O que ele sempre gostou foi das bonecas, dos vestidos de renda. E se perguntava se era normal gostar dos meninos como ele gostava. Se era normal achar os outros meninos bonitos como ele achava. Em prece ajoelhado, com as mãos entrelaçadas na testa e de olhos cerrados, pedia perdão. Mas o pecado voltava e novamente flagelava-o asceta com seu pecado secreto. E vestia escondido os vestidos de sua irmã, e era impedido por sua mãe de ter os cabelos compridos, onde tacitamente sonhava em passar os dedos à sonhar com o jovem desejado. Fugia de serviços braçais. Temia conversar  brutais. Nada nos é imposto mais que podemos suportar. Mas estar enjaulado era mais que podia. Suplicou forças. Sua delicadeza ofendia aqueles que o feriam e deixaram marcas no mais profundo de seu mar, que até mesmo ele tem medo de mergulhar. Perde o ar. Os dedos que há algum tempo acarinhavam sua cabeça de criança, agora pressionam seu pescoço, impedindo que o ar passe. Sufocou-lhe. Não fosse sua mãe talvez estivesse morto. Mãe e filho abandonados.
Nos livros onde se refugiava era tirado à força pelos colegas que o humilhavam. Batiam. Sua condição era repugnante.  E ninguém via que ele não tinha culpa alguma de ter sido trocado antes mesmo de nascer. Que podia ele fazer por ser uma alma aprisionada? E passar batons escondido já não bastava. Recôndito de si e dos outros. Sem entender por que precisava fingir ser o que não era. O que jamais seria. Ele não tinha escolhido ser assim. E os auxílios hormonais foram mudando seu corpo. Mas ainda não o era.

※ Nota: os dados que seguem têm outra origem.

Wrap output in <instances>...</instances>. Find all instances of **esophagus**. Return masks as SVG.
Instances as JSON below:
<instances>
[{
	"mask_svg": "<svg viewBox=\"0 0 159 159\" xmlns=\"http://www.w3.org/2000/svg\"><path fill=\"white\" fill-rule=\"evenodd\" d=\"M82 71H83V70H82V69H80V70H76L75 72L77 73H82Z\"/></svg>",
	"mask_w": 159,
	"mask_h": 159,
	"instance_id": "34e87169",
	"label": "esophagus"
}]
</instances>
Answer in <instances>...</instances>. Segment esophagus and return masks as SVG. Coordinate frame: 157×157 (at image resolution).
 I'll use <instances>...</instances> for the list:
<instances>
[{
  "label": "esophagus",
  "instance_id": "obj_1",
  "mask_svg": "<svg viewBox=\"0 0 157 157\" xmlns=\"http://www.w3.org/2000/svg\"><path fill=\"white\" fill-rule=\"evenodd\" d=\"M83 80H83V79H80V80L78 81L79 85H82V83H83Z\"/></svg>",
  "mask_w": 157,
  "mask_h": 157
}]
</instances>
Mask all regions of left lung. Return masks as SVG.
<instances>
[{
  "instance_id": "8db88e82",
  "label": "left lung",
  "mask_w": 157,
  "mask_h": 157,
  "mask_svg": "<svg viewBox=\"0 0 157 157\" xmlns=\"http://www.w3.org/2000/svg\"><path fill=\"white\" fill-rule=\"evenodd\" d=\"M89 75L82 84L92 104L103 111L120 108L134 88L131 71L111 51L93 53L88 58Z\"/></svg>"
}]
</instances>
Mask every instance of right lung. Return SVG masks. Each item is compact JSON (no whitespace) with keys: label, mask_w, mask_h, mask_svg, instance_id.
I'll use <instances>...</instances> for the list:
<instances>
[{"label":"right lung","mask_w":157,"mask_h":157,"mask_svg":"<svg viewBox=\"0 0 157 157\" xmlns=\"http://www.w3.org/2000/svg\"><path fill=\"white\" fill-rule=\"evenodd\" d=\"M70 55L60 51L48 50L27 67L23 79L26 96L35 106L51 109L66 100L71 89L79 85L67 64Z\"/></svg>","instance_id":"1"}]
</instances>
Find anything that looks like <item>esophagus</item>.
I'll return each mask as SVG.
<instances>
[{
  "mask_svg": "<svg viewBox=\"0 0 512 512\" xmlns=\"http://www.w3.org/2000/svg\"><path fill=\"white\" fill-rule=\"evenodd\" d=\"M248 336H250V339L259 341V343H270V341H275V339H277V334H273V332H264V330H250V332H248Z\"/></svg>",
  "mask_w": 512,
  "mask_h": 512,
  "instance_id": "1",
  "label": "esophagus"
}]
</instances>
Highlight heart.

E o doce harmonioso do melão acalentava-o nas noites inquietas de pensamentos perdidos. Com asas podadas cruelmente. Ferida. Não podia sequer cantar. Rouxinol preso em galo. Este não era seu canto. Seu canto. Fora do lar. Expulso.

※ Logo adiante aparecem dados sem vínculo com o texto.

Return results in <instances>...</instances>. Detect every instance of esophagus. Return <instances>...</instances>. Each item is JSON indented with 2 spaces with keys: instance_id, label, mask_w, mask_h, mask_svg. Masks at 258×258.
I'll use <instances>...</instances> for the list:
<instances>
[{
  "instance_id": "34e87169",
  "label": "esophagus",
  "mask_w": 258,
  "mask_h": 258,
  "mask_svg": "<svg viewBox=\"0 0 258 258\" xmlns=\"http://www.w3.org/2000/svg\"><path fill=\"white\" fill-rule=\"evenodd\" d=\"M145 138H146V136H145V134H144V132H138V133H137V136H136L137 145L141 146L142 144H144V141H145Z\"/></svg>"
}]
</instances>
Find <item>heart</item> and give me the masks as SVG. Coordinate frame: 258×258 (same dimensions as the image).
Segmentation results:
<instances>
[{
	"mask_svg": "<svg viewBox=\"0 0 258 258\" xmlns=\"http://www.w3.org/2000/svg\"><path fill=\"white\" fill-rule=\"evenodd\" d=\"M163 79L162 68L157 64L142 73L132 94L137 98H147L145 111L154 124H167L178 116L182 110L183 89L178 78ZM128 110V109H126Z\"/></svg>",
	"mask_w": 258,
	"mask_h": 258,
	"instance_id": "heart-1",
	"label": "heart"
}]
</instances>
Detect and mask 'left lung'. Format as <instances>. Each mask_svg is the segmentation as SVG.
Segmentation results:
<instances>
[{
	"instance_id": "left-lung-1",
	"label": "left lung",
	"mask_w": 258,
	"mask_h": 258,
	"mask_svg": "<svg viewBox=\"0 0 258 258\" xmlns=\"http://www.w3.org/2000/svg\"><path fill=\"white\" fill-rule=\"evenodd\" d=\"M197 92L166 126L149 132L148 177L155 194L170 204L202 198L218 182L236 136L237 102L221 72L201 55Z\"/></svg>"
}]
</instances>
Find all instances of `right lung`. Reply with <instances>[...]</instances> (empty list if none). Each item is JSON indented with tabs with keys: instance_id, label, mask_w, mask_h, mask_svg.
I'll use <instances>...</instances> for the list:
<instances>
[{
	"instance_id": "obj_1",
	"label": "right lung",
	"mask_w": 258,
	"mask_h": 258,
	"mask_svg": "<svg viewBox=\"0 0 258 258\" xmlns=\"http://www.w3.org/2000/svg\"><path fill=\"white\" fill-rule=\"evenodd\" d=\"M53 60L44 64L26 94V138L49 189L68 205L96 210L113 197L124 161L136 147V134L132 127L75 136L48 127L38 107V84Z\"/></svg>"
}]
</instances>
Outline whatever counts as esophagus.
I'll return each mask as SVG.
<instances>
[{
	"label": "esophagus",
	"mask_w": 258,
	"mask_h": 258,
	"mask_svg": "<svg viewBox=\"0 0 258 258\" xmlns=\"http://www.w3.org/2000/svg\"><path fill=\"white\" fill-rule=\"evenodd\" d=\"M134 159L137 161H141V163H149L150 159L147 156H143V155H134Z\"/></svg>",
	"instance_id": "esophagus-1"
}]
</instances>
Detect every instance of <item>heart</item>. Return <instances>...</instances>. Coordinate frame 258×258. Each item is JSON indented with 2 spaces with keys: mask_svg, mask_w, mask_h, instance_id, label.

Na madrugada sem estrelas a brisa fria arrepia sua nuca. Nos livros de páginas amareladas ele procura um sentido. Alguém que já o tenha entendido. Está mudando seu corpo erroneamente procurando encontrar e trazer à tona a fera adormecida. A água vinda direto da torneira refresca-lhe a alma.
Agora já está mais semelhante ao que desejava. A menina que não pode ser. A mulher que se tornou.

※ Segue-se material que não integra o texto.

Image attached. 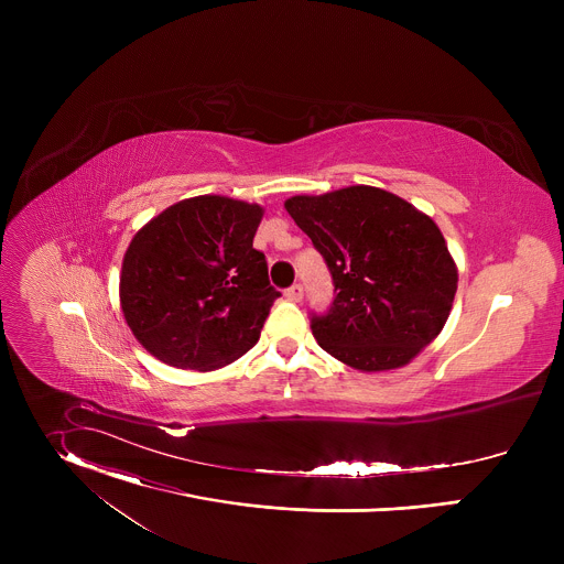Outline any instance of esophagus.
I'll return each instance as SVG.
<instances>
[{
	"label": "esophagus",
	"instance_id": "34e87169",
	"mask_svg": "<svg viewBox=\"0 0 564 564\" xmlns=\"http://www.w3.org/2000/svg\"><path fill=\"white\" fill-rule=\"evenodd\" d=\"M285 296L290 299V301H301L303 299V285L301 283H294V285H290L288 290H285Z\"/></svg>",
	"mask_w": 564,
	"mask_h": 564
}]
</instances>
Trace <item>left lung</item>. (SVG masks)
Listing matches in <instances>:
<instances>
[{
  "instance_id": "left-lung-1",
  "label": "left lung",
  "mask_w": 564,
  "mask_h": 564,
  "mask_svg": "<svg viewBox=\"0 0 564 564\" xmlns=\"http://www.w3.org/2000/svg\"><path fill=\"white\" fill-rule=\"evenodd\" d=\"M285 209L333 274L337 296L310 321L328 355L364 372L392 370L442 333L457 268L431 216L368 185L292 196Z\"/></svg>"
}]
</instances>
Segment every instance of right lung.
Masks as SVG:
<instances>
[{
    "instance_id": "right-lung-1",
    "label": "right lung",
    "mask_w": 564,
    "mask_h": 564,
    "mask_svg": "<svg viewBox=\"0 0 564 564\" xmlns=\"http://www.w3.org/2000/svg\"><path fill=\"white\" fill-rule=\"evenodd\" d=\"M261 205L196 196L151 218L129 243L120 305L133 337L163 364L214 370L261 337L279 290L254 250Z\"/></svg>"
}]
</instances>
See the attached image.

Se antes viver já estava difícil, agora estava insuportável. A sociedade não tinha maturidade o suficiente para quebrar tantas barreiras. Para enxergar que por trás do pederasta transgênero há um ser-humano indelével. Com sangue percorrendo suas veias. Que acorda no meio da noite sufocado pelos dedos do pai, que mesmo num lúgubre universo onírico, continua o fazendo estertorar. Depois de muito lutar contra o ser mumificado e alma-diçoado dentro de si, libertou- a. Libertou-se. E esta jamais voltará a dormir.
Sem escolha jogou-se na rua. Ao que aparentemente julga-se mais fácil. Indolor. Indolente. E tratada por homens sórdidos como objeto de prazer sem alma, enojada. Vomitou. Tirou os sapatos. Sentou no asfalto. Pausadamente viveu. Desejou morrer. Desejou um colo, um afago. Mas longe de fugir de si mesmo, fazia o que nenhuma mulher se sujeitaria. O que nenhum ser merecia.
O batom e o sangue derramados, gota a gota, poderiam narrar fatos diferentes. Onde tudo fosse mais fácil. Onde ser humano bastasse. Onde fôssemos semelhantes ao Divino. Onde houvesse respeito. Onde Caim não mate Abel. Onde a lâmina afiada de navalha sob a carne pútrida não escreva a história de quem tentou ser. E tentando já não era mais, humano. E não quis ser. E foi. Era.